HAPPY DAYS: The Choice FM team celebrating their 16th birthday

“The people in charge do not understand reggae and the fact that reggae can’t be controlled,” reasons Daddy Ernie. “You’ve got Sean Paul and Gyptian, who, for a long time, were considered the be all and end all of reggae music. Those two artists are affiliated to major labels, so there’s a certain amount of control there.

“But all these other reggae artists who aren’t signed to major labels, are much harder to control. And very often it’s the case that when you can’t control something, you just get rid.”

Jay agrees: “When it comes to reggae and soca, the mainstream don’t know how to promote our music and that’s the reason we got kicked to the curb.”

But surely if something is popular enough, it can’t be sidelined. Could it be the case that reggae radio shows just don’t pull in the numbers? Daddy Ernie says that’s not the case.

“Given the right platform, reggae will flourish. I mean look at Robbo Ranx; he has one of the biggest listened-to shows on 1Xtra. You go to reggae concerts, they’re full of people – people of all races. So you can’t say that people don’t want to hear reggae.

“When my show had a prime time slot, it was never out of the top three highest listened-to shows,” he insists. “Even in later years, when our shows were put on in the dead of night, me and Natty still had decent figures. Granted, we didn’t have Afrobeats figures, but that’s because our shows weren’t pushed like the Afrobeats show.”

Ernie’s sentiments about Afrobeats have been mirrored by many, for whom it hasn’t gone unnoticed that the African music genre remains part of Capital XTRA’s remit, courtesy of DJ Abrantee’s Afrobeats show. Martin Jay feels the genre’s current success is all about “timing.”


SOCA KING: Martin Jay played on Choice FM for 23 years

“[Afrobeats still being on the station] has got nothing to do with the bosses being in love with Afrobeats. That’s just all about timing. Afrobeats – what it is today – is a very modern music. A lot of people comment on the fact that Choice plays a particular type of music from African artists, but to call it Afrobeats is not necessarily correct. But commercially, what is being deemed as Afrobeats is working at the moment.”

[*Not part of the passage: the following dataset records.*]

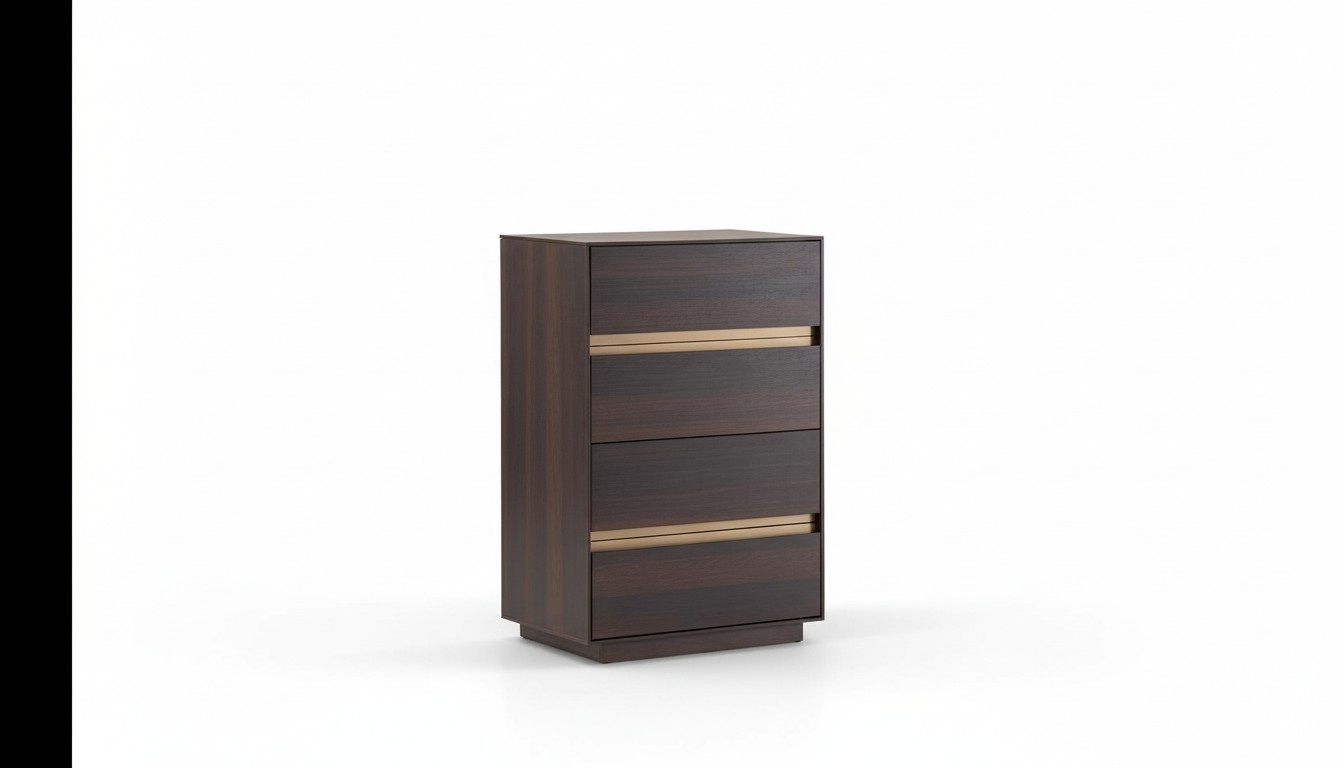 Holz Kommode in Braun Elegant und Zeitlos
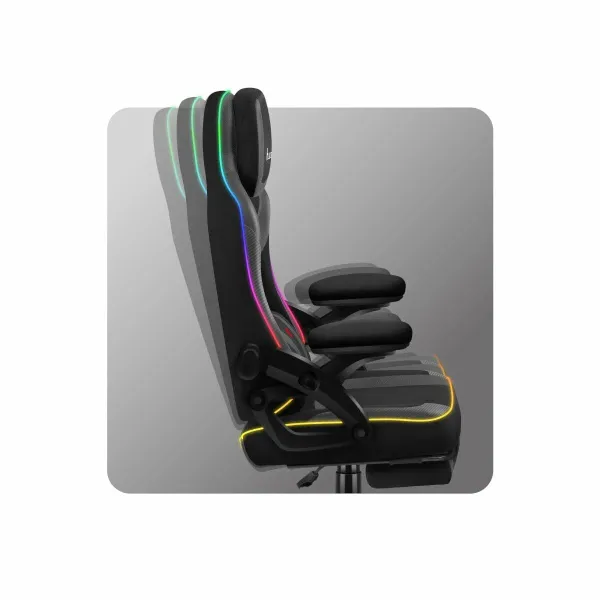 Žaidimų kėdė Huzaro HZ-FORCE 4.6 RGB BLACK MESH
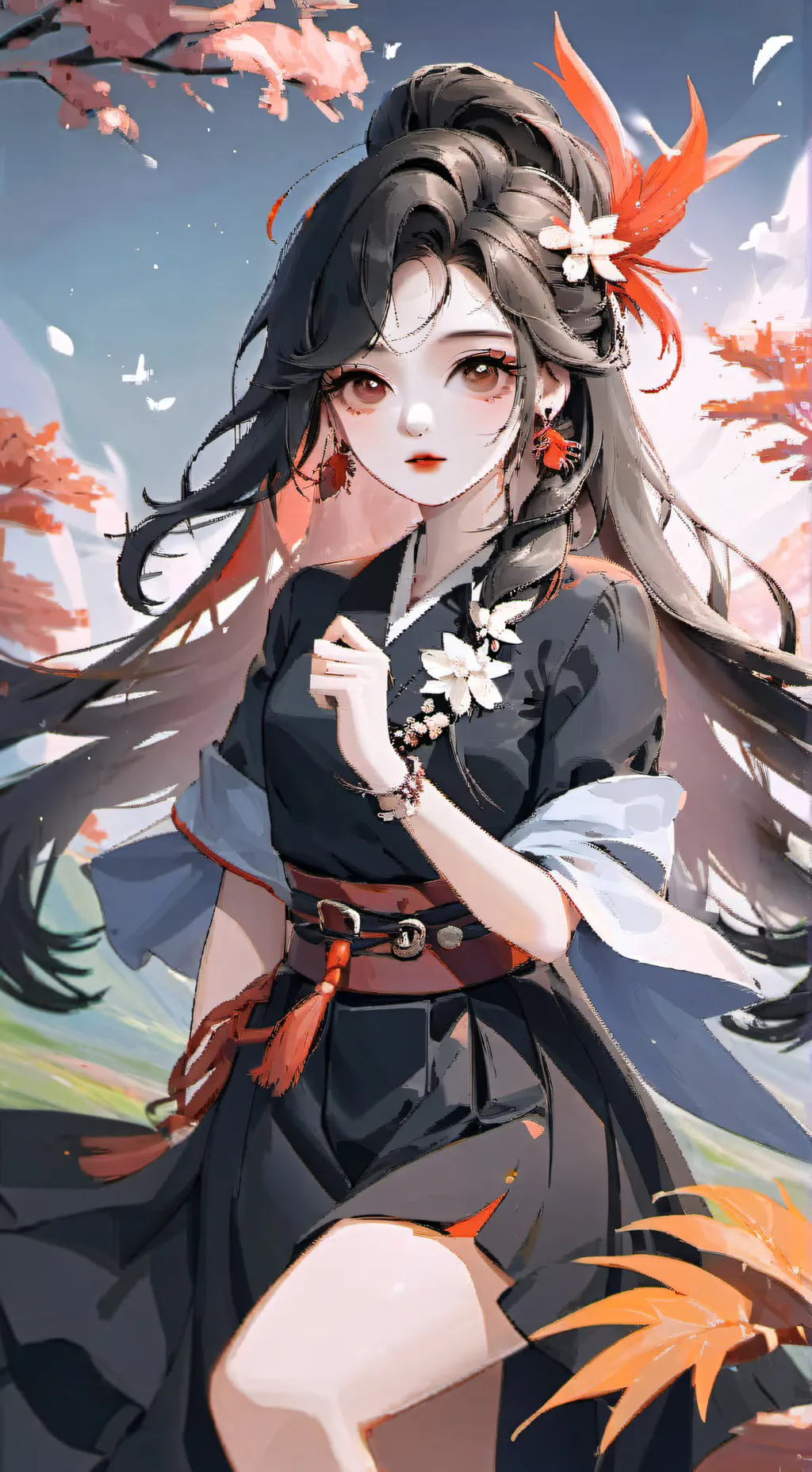 ai character: Ariana  background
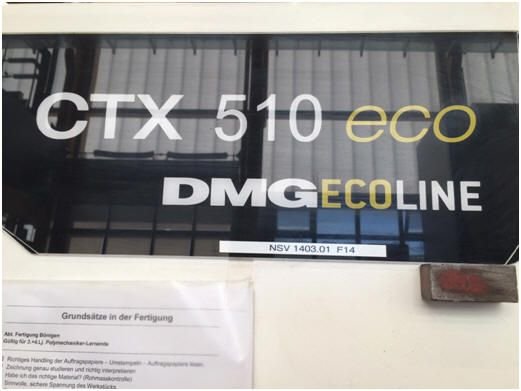 WIAP Service DMG ECO Turn CTX 510: Bild 3: Beschriftung der Maschine
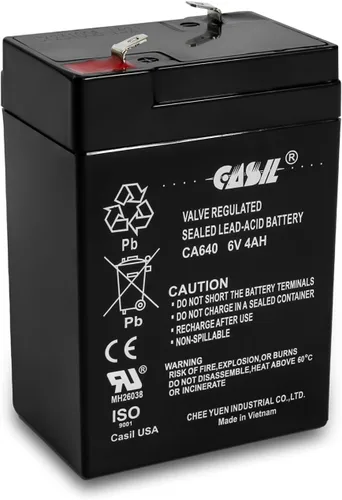 Miniatura 8 de Casil CA-1240 12V 4AH Batería de plomo sellada recargable (CA1240)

Sharing similar sentiments, Daddy Ernie feels that Afrobeats’ current success is thanks to the exposure it has enjoyed.
“If you turn on your radio and hear Afrobeats playing – being fed to you all the time – it nuh mus’ become popular? That’s the case with most music. Look at Sean Paul’s Gimme The Light; that tune was out for three years before it became popular. And how did it become popular? Because mainstream DJs started playing it. If a tune is played on mainstream TV and radio stations, and given mainstream exposure, it will become popular. It’s as simple as that.”

So, commercially, what is the future for reggae and soca in the UK, if it doesn’t get exposure on a legal FM station?

“I upload podcasts via my website socavision.com, and they’re well listened to, so the audience is there,” says Jay. “So the wheel’s not gonna stop turning for me. The Caribbean Affair only dies when I die.”

Natty B is similarly optimistic about reggae’s future: “I am hopeful that the future of reggae music in the UK will thrive.

“As long as the people are for it, why wouldn't it?”

Daddy Ernie agrees: “If you drive a genre underground, it just makes people more curious about it. Yes, reggae has taken a hit. But the amount of hits its taken over the years, it’s a wonder it even exists at all.

“Yes, it should be on legal radio. But just because it's not on Choice anymore, dances will still happen, reggae concerts will still happen, and community radio stations will continue to play it.”

He concludes: “People will try and kill reggae, but as long as I'm alive, that won't happen. If I have to go on two radio stations every night, I'll do that. Because I'm not giving anyone the satisfaction of killing my music.”